The essay asks whether racial profiling helps police attempts and concludes that tit does not: not because it is anti-constitutional, which it is, but because it promotes bigotry as well as self-reinforcing stereotypes. On the one hand, economists (and others) may claim that racial profiling is not bigotry but rather follows law of probability. On the other hand, liberals exclaim that statistics show that Whites are as equally guilty and they are not stopped. This essay concludes that racial profiling is a disservice to law enforcement.
¶ … profiling an effective tool for law enforcement to use in policing society?
Racial profiling is the practice of law enforcement officers in stopping an individual of a certain race or ethnicity and investigating them based on their ethnicity. Such practices may occur in traffic routines or in matters connected with security. Racial profiling is forbidden in most states and in fact, as the article "RACIAL PROFILING LAW STRENGTHENED" (2012) by Keating, Christopher shows the Senate recently strengthened the state's racial profiling law.
On the one hand, as stated in Harcourt (2004), many of the people involved in traffic incidents do seem to be of a similar race. We have the same occurrence with security matters where, over and again, it seems to be most frequently people of Islamic extraction who perpetrate terrorist activities against the West. More so, Fundamentalist Islam has come out overtly against the West threatening the West with retribution and extinction. In this case, then it would make sense to place more focus on people of Islamic extraction as more likely - although not necessarily so -- to commit terrorism. There are many exceptions too. Timothy McVeigh for instance was a home-spun American and many of the recent cases of terrorism that occurred this year were committed by non-Muslims. Nonetheless, if one sees a certain probability happening enough times, the law of mathematical risks is that one takes precautions where it is most calculated to happen.
This is particularly important since America has only limited resources and cannot haphazardly fling them around in arbitrarily stopping every random individual. Time, economic resources, and the simple impossibility of randomly targeting a non-deliberate sample of people make this impossible. One has to take calculated risks based on history and experience -- this is the science of probability -- in order to prevent crimes form occurring, in order to deter drugs, in order to preempt further traffic death, and, in order to increase security.
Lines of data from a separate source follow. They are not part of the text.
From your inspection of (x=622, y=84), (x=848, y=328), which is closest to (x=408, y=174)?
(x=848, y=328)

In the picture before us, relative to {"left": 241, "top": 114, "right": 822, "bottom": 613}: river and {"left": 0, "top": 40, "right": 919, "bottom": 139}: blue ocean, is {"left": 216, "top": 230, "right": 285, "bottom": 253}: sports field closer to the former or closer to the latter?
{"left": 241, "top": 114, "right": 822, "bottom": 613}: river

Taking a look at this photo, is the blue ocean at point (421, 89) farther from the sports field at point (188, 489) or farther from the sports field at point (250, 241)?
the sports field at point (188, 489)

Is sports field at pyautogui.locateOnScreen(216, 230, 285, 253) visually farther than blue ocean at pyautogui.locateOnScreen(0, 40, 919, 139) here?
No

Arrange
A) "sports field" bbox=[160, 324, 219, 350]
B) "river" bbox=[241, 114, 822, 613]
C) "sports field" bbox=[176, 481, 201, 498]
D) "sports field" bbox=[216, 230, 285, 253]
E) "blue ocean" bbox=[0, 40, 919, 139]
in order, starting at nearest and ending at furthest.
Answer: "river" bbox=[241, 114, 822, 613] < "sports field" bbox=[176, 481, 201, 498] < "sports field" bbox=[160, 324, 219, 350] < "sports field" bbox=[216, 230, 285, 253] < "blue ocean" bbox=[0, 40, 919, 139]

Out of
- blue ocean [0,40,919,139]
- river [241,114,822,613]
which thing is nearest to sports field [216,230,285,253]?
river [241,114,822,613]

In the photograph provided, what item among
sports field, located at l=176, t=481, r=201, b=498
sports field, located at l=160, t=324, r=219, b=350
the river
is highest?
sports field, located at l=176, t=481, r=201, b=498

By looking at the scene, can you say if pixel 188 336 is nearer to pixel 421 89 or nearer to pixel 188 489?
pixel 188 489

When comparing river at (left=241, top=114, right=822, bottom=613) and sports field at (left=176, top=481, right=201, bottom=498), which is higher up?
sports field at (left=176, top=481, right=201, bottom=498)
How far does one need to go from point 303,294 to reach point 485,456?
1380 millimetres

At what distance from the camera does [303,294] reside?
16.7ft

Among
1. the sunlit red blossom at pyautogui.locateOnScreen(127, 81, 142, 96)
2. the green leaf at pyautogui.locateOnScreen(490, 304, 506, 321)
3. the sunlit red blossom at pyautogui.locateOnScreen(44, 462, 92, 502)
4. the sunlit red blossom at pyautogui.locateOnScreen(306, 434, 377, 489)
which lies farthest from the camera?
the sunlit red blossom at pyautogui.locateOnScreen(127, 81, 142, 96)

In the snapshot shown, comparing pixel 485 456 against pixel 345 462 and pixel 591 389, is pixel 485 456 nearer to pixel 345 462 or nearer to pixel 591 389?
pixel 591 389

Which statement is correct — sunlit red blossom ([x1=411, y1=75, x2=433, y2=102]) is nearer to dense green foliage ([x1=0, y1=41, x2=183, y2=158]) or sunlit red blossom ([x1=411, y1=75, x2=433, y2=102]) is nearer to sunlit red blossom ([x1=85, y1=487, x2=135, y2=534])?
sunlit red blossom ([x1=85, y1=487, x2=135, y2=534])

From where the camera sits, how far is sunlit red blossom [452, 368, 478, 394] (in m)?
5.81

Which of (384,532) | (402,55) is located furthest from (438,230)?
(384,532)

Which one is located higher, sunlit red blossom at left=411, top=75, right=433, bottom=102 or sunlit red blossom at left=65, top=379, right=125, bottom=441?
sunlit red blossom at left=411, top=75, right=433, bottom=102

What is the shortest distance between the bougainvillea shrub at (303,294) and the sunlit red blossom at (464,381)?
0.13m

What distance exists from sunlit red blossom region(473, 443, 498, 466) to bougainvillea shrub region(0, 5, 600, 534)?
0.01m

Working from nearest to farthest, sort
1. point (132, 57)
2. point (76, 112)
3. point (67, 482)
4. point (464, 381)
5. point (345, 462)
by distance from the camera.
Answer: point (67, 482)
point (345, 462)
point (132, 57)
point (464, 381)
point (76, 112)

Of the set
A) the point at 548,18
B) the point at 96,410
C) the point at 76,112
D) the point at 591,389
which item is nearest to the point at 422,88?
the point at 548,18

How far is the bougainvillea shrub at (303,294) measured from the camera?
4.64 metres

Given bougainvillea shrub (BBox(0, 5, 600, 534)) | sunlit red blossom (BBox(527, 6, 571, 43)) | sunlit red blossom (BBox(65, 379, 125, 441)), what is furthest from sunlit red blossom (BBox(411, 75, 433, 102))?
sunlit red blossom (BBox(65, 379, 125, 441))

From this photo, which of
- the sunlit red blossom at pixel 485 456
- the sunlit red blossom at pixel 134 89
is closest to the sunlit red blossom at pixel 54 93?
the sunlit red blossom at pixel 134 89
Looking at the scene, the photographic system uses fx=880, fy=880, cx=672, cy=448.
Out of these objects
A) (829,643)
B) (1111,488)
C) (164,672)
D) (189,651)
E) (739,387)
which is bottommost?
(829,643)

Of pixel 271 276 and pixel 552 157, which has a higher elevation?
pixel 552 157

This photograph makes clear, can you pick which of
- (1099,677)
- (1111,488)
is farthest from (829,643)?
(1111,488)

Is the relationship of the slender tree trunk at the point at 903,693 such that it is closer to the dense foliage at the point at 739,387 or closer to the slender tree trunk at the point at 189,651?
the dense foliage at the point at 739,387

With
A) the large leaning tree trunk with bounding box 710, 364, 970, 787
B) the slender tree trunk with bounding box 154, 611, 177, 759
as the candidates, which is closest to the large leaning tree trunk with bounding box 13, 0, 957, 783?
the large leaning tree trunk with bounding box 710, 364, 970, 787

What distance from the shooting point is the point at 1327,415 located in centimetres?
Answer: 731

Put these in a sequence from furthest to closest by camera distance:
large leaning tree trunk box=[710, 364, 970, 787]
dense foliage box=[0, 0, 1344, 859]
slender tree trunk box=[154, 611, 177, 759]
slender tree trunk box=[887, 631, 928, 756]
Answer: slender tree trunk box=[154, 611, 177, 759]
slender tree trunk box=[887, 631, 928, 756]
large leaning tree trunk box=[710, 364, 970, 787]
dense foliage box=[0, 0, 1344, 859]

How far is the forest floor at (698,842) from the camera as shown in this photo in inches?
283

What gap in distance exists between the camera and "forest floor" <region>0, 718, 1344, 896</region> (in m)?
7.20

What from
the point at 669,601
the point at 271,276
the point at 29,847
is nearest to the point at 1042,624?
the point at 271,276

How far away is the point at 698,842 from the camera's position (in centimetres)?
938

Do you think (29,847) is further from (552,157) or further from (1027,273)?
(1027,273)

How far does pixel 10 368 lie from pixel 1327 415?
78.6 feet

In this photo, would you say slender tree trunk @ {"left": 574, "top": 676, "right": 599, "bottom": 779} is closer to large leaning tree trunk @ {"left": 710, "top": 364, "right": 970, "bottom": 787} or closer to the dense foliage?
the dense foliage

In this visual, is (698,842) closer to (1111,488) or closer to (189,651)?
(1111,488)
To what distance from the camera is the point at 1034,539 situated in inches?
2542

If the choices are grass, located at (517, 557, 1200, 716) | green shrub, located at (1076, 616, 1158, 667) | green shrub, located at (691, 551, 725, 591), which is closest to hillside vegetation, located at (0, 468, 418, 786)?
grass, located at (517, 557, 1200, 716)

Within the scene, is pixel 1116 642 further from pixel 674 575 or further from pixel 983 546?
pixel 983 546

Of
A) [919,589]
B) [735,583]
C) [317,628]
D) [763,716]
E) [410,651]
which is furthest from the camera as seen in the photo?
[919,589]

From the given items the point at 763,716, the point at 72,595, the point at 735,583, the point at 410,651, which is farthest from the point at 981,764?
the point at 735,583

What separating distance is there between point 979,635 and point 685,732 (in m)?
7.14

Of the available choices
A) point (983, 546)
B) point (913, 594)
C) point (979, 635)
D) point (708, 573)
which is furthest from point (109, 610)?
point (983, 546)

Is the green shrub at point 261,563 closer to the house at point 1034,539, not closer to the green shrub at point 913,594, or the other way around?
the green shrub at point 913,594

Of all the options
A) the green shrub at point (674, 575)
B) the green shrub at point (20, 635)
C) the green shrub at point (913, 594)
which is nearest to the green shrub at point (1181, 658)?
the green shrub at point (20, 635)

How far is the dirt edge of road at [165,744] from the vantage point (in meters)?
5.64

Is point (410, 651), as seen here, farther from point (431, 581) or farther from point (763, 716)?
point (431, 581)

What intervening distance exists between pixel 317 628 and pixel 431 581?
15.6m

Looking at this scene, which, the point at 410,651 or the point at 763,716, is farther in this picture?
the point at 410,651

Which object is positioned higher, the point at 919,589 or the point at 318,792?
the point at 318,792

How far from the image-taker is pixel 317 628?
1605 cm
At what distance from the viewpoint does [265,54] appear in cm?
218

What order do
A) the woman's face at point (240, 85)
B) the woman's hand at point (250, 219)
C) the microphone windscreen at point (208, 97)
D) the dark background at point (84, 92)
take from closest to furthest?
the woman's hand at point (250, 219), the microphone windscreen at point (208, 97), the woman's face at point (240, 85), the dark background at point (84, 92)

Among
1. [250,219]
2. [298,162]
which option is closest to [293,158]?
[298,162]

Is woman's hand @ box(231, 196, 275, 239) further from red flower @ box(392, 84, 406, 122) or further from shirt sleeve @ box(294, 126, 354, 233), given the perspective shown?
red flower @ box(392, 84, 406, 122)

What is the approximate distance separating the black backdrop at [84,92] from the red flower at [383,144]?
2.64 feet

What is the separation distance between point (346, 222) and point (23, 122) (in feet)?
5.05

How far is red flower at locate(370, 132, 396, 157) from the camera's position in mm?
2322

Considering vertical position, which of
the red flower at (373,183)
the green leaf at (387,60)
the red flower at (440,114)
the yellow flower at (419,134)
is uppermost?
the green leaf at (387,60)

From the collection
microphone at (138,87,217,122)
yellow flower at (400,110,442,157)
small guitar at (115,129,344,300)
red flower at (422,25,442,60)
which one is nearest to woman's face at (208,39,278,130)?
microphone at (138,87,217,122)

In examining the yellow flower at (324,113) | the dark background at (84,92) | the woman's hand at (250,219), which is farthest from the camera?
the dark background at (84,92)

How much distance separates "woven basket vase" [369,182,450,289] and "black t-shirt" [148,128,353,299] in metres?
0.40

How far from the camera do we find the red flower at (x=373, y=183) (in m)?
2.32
Alleged prejudice is a small price to pay for the relatively far larger and more significant flow of blood that will occur were officers to overlook those most likely to perpetrate the crimes.
In fact, economists argue that the fact that the police consistently find the same ethnicity involved in crimes does not indicate bigotry or racial profiling. Rather, there is a certain 'hit rate' that shows that time and again contrabands have been found by searching this particular race and not another. To economists, it makes sense.
On the other hand, civil liberty advocates protest that police deliberately focus on people of minority extraction to the almost total exclusion of White motorists (or White individuals in terms of security). The statistics, according to some, show no evidence that Blacks (or other similar minority races such as Hispanics) are more aggrandizing involved in drugs than Whites. Rather, it is these individuals who are singled out. The police can no more use race in deciding who to search than prosecutors can use race in deciding whom to charge. Both must be given their fair day in court and it is only because a large number of Blacks (let's say) have been stopped in the first place that they have been accused of violations. Had Whites been investigated, the 'hit rate' may have swerved in their favor.
There are three basic conditions for racial profiling, but Harcourt (2004) shows that current practices actually do not meet either of these. The three conditions are the following:
1. That racial profiling if done must reduce the amount of profiled crime
2. That it does so whilst using police resources efficiently
3. That it does so without producing a "ratchet effect" on the profiled population.
Apparently, racial profiling does not appear to be an effective tool for law enforcement to use in policing society, since drugs and other crimes have certainly not been reduced over the years but, in fact, seemed to have increased despite the once commonly practiced policy of racial profiling. More so, it likely seems to have produced a ratchet effect on the population which produces a significant cost to minority families and communities whilst Whites, who almost certainly perpetrate the same crime (e.g. drugs) but remain not, caught do not have to suffer this expense. This can engender hostility and dissention as in the case of the Rodney King riots of LA.
There is a more significant reason still: consistently associating race with particular crime tends not only to promote this association in the public eye (thereby reinforcing bigotry and stereotype)_ but also may lead to a self-reinforcing stereotype on the part of the minority group itself that begins to identity itself with this particular crime.
It is significant to note too, s in the case of the catholic priest where excessive force was used against involved Latino residents (Keating, 2012), that over and again racial profiling seems to be accompanied with excessive brutality on the part of the police. It is as though many of these officers seem to enjoy stopping these particular individuals and extending their punishment and humiliation as long as possible. One wonders whether the same excessive force would have been used in conjunction with Whites.